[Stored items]

++++++

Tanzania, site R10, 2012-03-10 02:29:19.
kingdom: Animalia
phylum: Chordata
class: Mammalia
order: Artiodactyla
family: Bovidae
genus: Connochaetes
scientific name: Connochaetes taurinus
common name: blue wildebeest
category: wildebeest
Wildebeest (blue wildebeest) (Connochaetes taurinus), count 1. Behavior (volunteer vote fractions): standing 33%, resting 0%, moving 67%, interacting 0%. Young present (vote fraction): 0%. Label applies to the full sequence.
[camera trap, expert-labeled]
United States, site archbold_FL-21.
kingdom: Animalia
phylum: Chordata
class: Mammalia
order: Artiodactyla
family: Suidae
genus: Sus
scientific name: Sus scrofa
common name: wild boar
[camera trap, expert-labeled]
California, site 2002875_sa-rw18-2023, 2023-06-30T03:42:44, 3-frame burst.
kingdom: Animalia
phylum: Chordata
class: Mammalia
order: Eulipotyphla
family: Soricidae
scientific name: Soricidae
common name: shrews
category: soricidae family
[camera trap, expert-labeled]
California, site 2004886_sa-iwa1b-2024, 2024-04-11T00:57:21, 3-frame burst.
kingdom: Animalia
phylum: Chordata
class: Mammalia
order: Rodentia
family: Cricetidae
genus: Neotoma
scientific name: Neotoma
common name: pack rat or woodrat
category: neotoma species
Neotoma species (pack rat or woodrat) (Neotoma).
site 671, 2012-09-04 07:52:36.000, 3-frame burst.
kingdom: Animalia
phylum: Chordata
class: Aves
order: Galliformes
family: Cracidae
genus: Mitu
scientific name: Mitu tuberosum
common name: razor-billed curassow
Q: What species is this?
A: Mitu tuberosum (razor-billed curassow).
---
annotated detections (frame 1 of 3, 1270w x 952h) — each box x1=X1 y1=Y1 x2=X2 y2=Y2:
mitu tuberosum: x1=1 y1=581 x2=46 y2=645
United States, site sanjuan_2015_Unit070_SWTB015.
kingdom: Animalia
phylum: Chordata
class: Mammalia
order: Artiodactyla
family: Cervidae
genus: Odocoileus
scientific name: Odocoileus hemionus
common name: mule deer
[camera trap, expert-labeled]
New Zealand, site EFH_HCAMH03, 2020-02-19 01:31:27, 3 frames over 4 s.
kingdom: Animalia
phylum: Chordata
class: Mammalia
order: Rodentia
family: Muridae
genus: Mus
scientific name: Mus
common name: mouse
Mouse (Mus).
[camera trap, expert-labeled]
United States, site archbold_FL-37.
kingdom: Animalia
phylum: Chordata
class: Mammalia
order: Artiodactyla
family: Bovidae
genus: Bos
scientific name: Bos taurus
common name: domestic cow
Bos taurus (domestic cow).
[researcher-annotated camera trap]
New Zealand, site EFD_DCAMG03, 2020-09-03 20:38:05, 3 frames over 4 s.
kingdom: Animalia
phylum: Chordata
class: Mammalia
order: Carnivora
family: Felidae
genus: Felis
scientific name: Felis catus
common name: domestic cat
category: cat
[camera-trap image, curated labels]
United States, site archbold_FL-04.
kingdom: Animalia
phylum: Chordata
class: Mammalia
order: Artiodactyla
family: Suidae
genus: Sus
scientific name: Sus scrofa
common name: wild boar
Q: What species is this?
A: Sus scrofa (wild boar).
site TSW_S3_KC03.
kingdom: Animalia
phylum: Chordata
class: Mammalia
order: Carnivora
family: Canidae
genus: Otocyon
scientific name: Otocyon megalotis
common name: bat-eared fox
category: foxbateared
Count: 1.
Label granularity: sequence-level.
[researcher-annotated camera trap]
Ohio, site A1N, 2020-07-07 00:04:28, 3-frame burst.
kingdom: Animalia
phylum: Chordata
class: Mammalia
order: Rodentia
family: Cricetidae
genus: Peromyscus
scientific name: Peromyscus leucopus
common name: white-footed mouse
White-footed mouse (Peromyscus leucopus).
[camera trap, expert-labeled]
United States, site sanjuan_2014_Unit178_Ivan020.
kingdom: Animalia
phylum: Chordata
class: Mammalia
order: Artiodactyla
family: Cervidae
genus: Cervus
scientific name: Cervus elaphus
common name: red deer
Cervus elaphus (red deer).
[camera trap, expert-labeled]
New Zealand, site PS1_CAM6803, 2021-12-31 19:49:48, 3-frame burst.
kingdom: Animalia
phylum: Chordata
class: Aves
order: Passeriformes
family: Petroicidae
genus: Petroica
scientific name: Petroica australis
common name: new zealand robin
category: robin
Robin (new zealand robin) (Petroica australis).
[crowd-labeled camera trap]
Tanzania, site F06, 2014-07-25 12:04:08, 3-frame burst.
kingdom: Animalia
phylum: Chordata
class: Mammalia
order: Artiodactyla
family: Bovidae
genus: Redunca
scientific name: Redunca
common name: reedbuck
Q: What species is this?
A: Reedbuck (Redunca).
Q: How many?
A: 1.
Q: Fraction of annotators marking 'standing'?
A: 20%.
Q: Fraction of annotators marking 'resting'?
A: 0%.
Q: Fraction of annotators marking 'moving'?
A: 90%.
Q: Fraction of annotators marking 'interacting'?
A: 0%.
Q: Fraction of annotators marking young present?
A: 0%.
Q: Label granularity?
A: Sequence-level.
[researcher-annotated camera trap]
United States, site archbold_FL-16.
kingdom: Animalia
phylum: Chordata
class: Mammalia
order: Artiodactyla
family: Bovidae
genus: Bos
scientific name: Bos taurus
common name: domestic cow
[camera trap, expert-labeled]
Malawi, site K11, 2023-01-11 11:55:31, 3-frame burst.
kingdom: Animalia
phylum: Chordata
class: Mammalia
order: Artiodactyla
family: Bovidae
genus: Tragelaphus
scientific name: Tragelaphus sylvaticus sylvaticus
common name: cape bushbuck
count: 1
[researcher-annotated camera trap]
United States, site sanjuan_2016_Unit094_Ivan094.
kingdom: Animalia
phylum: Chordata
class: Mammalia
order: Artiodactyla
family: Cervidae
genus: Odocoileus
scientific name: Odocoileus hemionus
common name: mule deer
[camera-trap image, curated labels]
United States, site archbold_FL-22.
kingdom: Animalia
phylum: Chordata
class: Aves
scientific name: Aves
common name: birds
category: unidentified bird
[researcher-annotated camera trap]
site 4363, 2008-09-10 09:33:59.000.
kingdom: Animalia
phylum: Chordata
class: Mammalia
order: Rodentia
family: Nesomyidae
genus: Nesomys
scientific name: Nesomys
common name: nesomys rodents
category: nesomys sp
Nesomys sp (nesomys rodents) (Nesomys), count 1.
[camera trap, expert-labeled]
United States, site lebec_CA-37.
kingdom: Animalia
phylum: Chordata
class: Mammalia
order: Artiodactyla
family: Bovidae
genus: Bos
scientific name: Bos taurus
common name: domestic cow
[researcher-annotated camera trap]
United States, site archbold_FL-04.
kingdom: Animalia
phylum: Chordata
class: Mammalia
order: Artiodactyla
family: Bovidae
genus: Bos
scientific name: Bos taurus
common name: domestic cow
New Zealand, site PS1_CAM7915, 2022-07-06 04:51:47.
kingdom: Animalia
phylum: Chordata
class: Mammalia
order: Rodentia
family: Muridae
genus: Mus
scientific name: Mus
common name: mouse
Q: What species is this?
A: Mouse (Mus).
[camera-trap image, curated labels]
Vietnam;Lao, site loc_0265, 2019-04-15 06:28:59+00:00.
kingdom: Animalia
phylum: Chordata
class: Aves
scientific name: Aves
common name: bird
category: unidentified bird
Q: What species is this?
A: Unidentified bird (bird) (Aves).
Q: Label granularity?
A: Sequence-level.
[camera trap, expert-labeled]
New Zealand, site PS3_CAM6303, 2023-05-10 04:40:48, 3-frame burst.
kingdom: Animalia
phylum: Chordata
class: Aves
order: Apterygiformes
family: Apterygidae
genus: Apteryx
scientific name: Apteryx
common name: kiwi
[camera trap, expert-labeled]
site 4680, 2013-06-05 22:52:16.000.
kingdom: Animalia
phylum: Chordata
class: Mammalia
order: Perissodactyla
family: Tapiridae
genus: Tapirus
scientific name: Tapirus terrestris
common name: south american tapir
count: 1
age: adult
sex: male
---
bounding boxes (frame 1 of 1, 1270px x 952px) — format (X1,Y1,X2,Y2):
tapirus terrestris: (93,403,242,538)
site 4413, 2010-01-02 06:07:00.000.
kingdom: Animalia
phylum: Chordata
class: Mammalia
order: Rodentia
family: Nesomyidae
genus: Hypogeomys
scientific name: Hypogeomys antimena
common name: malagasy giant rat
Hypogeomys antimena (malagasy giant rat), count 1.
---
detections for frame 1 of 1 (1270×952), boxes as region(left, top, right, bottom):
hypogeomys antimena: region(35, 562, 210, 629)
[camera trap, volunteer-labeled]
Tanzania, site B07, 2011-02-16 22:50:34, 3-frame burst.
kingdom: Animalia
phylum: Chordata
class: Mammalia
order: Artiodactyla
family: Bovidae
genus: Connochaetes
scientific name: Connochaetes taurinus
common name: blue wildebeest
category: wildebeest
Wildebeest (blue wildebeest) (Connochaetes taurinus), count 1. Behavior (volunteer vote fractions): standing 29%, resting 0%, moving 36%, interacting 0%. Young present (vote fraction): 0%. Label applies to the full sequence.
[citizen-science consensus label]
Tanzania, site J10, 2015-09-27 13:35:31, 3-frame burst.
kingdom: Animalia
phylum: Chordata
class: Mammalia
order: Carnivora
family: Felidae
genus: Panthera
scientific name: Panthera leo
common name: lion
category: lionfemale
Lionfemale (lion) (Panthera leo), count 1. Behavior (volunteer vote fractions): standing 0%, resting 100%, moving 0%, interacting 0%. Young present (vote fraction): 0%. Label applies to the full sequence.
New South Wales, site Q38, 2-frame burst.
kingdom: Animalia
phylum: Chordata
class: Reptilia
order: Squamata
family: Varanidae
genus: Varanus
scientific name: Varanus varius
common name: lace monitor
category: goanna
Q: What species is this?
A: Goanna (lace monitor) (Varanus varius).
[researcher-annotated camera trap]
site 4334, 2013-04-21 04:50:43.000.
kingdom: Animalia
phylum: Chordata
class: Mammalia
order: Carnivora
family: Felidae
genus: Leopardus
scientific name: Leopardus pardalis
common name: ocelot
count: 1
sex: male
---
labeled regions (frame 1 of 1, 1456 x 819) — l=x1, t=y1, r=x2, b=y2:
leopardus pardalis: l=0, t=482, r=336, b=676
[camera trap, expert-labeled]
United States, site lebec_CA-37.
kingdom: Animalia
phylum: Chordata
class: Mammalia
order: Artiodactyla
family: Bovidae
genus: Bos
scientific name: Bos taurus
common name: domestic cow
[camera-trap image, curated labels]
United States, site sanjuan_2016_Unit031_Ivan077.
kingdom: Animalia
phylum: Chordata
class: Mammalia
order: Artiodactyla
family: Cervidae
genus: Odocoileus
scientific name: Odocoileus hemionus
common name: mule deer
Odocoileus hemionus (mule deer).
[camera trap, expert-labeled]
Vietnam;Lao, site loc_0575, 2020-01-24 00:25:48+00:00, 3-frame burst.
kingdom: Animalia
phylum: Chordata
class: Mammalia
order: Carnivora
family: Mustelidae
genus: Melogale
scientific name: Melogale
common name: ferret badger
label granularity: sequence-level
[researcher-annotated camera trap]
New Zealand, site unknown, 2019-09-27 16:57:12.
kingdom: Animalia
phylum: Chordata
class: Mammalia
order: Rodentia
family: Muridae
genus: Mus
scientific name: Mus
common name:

++++++

-- Aim of the task --
All lines from the one with "common name: ocelot" onward to the end of the records above should be repeated exactly, and only those lines.

-- Exercise solution --
common name: ocelot
count: 1
sex: male
---
labeled regions (frame 1 of 1, 1456 x 819) — l=x1, t=y1, r=x2, b=y2:
leopardus pardalis: l=0, t=482, r=336, b=676
[camera trap, expert-labeled]
United States, site lebec_CA-37.
kingdom: Animalia
phylum: Chordata
class: Mammalia
order: Artiodactyla
family: Bovidae
genus: Bos
scientific name: Bos taurus
common name: domestic cow
[camera-trap image, curated labels]
United States, site sanjuan_2016_Unit031_Ivan077.
kingdom: Animalia
phylum: Chordata
class: Mammalia
order: Artiodactyla
family: Cervidae
genus: Odocoileus
scientific name: Odocoileus hemionus
common name: mule deer
Odocoileus hemionus (mule deer).
[camera trap, expert-labeled]
Vietnam;Lao, site loc_0575, 2020-01-24 00:25:48+00:00, 3-frame burst.
kingdom: Animalia
phylum: Chordata
class: Mammalia
order: Carnivora
family: Mustelidae
genus: Melogale
scientific name: Melogale
common name: ferret badger
label granularity: sequence-level
[researcher-annotated camera trap]
New Zealand, site unknown, 2019-09-27 16:57:12.
kingdom: Animalia
phylum: Chordata
class: Mammalia
order: Rodentia
family: Muridae
genus: Mus
scientific name: Mus
common name:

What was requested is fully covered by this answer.